The druid’s voice rose to a boom, “-until I’m ready to save Glimmerstone!” He cast the bandages into a sink.

“Or you’ll join all those blasted fools, dead as door nails down in that pit!” Bumble’s voice had become agitated and he fettered about, scooping up the bandages from the sink in both arms and shaking them at Grime.

“You think it was easy getting you back up with the living? Hm? The history books should put me down as a miracle worker! Bumble the Healer, Bumble the Saint, Bumble the blasted Necromancer!”

Grime was ripping the bandages off his legs now. Underneath large scars ran across. Already shimmering fungal strands had knitted up the worst of it. Grime smiled—Zook had been busy.

“No offence Bumble but there’s only one necromancer in this room.”

The gnome scowled, “You think you’re invincible with that spore cloud around you!”

“His name is Zook!”

“Well it wasn’t Zook that took you in off an apple cart in the middle of night. It wasn’t Zook that put every last good batch of healer’s brew down your throat and tore up half his bed sheets to wrap up your wounds!” Bumble was furiously shaking empty bottles and torn bed cloth to make his point. Seeing the druids lack of response he turned and started angrily piling them into a bin.

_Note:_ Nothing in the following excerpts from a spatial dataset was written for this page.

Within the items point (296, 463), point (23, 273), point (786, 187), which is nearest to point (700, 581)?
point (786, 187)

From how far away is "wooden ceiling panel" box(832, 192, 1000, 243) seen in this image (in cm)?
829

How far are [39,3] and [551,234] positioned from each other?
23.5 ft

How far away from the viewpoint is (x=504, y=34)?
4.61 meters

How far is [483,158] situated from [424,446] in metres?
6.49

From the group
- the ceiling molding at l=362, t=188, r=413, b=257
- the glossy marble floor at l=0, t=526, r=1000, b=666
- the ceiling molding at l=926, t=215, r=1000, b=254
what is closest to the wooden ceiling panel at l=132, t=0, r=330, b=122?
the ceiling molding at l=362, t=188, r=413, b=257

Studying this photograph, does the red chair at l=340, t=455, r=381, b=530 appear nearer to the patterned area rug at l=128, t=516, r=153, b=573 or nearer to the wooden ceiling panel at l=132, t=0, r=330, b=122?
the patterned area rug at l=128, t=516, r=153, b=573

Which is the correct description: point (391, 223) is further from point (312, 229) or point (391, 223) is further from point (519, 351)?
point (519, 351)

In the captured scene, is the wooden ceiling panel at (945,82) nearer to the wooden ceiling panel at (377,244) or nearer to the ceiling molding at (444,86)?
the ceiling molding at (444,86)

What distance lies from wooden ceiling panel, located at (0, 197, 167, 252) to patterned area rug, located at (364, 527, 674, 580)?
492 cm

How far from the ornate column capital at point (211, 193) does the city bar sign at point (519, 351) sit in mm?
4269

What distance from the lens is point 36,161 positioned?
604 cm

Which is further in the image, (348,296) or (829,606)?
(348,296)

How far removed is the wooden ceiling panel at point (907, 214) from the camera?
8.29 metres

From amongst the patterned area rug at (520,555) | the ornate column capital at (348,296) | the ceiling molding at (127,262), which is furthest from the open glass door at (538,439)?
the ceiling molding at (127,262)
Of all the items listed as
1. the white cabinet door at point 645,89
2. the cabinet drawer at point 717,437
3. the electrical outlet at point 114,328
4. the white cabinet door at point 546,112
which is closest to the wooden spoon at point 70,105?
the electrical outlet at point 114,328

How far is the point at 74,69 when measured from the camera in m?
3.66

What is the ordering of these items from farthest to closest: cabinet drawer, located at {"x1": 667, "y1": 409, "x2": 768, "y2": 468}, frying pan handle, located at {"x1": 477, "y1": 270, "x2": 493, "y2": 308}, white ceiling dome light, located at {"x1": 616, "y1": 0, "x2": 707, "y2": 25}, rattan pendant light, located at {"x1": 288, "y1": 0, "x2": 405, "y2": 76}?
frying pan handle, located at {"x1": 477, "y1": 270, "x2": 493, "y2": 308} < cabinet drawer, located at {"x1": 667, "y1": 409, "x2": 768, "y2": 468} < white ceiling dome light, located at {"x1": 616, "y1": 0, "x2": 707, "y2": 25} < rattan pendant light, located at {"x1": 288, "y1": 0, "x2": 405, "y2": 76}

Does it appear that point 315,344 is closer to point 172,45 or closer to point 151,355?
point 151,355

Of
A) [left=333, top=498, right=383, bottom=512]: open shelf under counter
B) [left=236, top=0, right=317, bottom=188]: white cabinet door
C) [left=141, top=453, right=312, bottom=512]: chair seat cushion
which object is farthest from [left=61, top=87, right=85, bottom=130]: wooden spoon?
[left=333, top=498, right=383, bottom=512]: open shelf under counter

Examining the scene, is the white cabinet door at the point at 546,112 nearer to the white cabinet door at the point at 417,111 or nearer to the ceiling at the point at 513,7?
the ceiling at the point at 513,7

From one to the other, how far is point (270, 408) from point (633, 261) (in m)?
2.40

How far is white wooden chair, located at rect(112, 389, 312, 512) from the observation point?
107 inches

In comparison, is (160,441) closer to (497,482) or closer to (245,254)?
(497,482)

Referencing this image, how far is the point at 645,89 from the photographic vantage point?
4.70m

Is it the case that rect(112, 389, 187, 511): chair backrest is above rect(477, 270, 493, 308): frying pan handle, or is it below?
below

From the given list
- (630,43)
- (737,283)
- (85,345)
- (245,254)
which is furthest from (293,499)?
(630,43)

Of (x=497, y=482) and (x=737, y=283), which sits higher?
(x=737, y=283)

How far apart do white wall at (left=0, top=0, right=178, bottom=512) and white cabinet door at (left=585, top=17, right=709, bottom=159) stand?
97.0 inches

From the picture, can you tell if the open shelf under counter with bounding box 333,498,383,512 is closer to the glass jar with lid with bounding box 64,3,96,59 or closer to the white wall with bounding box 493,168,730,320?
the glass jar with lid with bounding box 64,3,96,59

Grime rubbed the shimmering scar, testing it. Sharp pain shot through him and he tried to hide the wince, but he knew better than to think the gnome would miss such a detail. Instantly Bumble was wheeled around, his eyes wide and his finger waving at the wound.

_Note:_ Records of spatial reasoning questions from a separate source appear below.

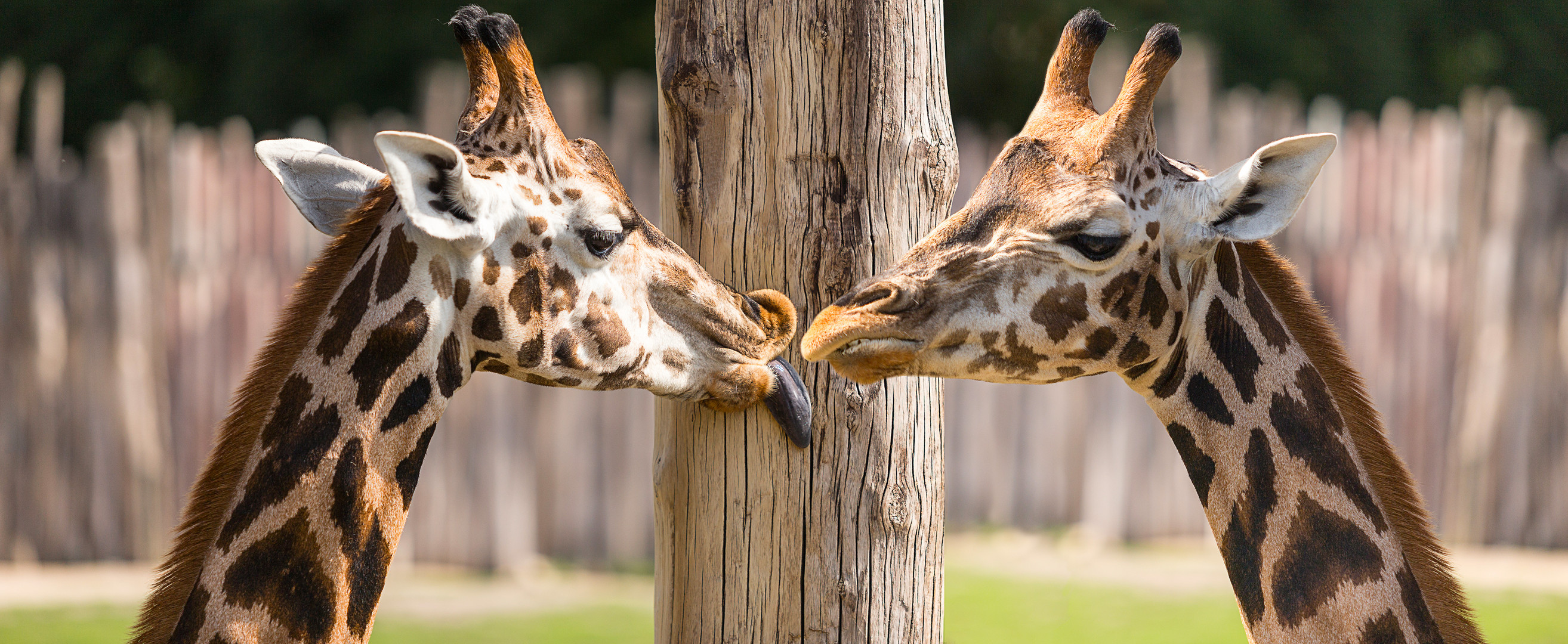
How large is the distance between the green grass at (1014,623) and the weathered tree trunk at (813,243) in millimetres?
3086

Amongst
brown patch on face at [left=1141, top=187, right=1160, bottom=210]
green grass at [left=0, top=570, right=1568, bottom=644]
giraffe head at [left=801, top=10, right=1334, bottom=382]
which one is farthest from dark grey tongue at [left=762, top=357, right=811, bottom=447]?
green grass at [left=0, top=570, right=1568, bottom=644]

“Yes, I imagine that hurts quite a bit! Good! Maybe you should poke it some more, sober you up some!”

“If anything, I could use a drink…” the druid muttered as he hoisted up his heavy obsidian breastplate. It was scratched and marred in all manner of places. He gave it a careful knock, sensing the stone for weakness. After a moment of evaluation he nodded and began putting it on.

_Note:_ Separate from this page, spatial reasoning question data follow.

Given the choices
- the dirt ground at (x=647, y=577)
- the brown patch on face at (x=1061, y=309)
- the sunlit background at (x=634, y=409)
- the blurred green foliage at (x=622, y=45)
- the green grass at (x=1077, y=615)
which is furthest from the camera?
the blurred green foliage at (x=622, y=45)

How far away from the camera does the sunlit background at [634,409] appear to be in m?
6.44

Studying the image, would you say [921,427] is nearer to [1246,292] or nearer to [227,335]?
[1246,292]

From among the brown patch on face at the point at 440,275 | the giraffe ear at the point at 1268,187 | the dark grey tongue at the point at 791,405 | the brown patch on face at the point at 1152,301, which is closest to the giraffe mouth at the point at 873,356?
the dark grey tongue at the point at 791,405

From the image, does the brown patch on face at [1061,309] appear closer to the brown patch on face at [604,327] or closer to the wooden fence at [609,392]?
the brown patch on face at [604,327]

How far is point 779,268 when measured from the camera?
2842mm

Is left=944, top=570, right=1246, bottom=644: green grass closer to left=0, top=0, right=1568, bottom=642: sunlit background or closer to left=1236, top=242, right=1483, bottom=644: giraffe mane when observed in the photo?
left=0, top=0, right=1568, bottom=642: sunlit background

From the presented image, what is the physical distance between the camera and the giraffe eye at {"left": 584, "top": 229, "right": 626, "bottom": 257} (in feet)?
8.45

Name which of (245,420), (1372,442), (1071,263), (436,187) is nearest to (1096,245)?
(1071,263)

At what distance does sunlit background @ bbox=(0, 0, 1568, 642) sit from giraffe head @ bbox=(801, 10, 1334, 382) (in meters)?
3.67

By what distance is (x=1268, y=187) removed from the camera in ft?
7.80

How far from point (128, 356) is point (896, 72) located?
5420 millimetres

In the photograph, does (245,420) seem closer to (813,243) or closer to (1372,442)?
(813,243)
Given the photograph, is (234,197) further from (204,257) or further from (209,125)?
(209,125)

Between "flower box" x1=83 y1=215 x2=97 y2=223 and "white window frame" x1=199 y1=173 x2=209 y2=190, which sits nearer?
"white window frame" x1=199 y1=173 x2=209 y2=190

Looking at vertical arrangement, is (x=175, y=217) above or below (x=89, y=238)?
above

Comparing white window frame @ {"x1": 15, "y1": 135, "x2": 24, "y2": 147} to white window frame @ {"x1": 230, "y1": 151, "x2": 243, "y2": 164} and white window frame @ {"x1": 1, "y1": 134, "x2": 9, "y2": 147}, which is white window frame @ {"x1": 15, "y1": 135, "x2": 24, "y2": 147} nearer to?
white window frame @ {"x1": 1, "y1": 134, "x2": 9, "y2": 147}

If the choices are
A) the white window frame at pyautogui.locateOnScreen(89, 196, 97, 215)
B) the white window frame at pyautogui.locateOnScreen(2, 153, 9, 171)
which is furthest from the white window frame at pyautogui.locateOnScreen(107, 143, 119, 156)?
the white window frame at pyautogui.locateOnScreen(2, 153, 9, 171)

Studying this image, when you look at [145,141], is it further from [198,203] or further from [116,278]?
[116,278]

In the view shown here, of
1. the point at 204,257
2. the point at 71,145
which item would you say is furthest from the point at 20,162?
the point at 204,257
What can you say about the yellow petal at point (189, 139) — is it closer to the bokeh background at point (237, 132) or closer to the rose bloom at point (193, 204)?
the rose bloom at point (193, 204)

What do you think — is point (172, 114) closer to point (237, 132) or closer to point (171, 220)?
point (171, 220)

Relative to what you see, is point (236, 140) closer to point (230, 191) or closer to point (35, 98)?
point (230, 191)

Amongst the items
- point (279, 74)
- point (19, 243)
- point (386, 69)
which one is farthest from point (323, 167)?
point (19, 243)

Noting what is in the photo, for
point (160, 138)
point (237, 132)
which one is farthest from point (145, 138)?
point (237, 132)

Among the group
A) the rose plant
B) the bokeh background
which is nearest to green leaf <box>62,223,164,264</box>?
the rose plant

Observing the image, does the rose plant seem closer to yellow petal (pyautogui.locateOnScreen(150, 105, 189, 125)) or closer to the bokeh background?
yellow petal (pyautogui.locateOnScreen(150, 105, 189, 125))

Finally Bumble stopped his fidgeting and simply stood, watching the hulking druid donning his armour. The sound of the straps and buckles straining and fastening dominated the moment. When the doctor spoke again his voice was calm and quiet.

“So you’re really going, then?”

“Yes.”

“You’re really going back and throwing yourself into that pit?”

“That’s the plan.”

Bumble continued to stare for a moment and then strode over to a chest at the end of his ruined bed. He threw it open and a moment later dumped a leather backpack on the floor. Grime paused.

“What’s that?”

“That,” he continued to rummage around in the chest, “is my field pack.” He threw a sturdy pair of boots down onto the floor next to it.

The druid watched, his hands frozen mid action as he regarded the rummaging gnome. “A field pack?”

“Yes, for the field.” he said, clattering a set of torches on the floor before thumping a coil of rope on top.

“Are you going somewhere?”

“Well,” the gnome’s head emerged from the chest to glare at Grime, “seeing as you’re in no fit state to leave my care, yet so determined to get yourself killed, as your doctor I’m obligated to see to it that you stay alive!”

He finished the last point by slipping on a jerkin, his head popping out the slightly too tight neck hole.

Grime stood, “What? You can’t go down into the pit!”

“Oh I can’t go down there?” Bumble said, his voice thick with derision, “how foolish of me! Grime the Wise has declared no one must enter the pit!” The Gnome stuffed the rope into the field pack.

“Listen to me Bum-”

“No you listen to me you fool!” Bumble yelled, “do you think you’re the only one that misses Glimmerstone? Do you think you’re the only one that’s lost something? That’s tired and scared and sad? That town was my home! Those people were my friends! And Garl damn-it Grime, so are you!”

He stood in the middle of the tiny workshop holding the clutch of torches, shaking.

“I need you Grime, you’re the last piece of Glimmerstone that I have left.”

Grime stood, stunned. After a moment he put his giant hand on the gnome’s shoulder and took a torch from his grip. Gently he set it in the field pack.

“Then let’s go, you and me. If we’re to be the last of Glimmerstone, then so be it. But let’s not rot in these slums, in some worthless little box in some worthless little alley. Let’s show this world and all it’s horrors that Glimmerstone still shines yet!”

Bumble looked at Grime, blinking back tears. Slowly the gnome’s face broke into a smile and as his eyes cleared he slid the rest of the torches into the pack.